Prompt:
Where does the word "name" appear in the data? Copy every line that holds it.

(Saved data entries)
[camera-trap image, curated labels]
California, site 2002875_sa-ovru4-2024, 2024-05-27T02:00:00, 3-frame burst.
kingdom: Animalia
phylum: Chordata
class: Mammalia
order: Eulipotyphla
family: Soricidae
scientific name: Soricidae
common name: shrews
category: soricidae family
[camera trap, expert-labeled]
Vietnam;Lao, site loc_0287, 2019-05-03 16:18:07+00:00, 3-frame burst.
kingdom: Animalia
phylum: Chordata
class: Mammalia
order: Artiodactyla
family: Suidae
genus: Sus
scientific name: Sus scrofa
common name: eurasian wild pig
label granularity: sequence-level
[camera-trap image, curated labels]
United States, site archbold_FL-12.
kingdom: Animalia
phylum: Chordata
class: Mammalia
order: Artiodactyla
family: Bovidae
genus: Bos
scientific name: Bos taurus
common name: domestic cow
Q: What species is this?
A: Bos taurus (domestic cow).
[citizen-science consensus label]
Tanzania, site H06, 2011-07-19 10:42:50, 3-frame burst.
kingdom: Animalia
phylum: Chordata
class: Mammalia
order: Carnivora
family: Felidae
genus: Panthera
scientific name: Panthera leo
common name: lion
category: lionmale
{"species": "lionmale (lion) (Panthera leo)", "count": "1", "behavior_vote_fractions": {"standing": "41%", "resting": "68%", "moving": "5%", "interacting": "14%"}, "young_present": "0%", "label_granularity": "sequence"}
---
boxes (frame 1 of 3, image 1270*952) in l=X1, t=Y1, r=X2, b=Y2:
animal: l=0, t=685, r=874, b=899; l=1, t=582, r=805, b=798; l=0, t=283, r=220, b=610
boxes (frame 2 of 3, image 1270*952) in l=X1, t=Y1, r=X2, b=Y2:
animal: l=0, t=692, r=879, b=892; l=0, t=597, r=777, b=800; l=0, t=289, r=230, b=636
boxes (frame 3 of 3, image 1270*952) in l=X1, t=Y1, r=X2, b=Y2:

Answer to this problem:
scientific name: Soricidae
common name: shrews
scientific name: Sus scrofa
common name: eurasian wild pig
scientific name: Bos taurus
common name: domestic cow
scientific name: Panthera leo
common name: lion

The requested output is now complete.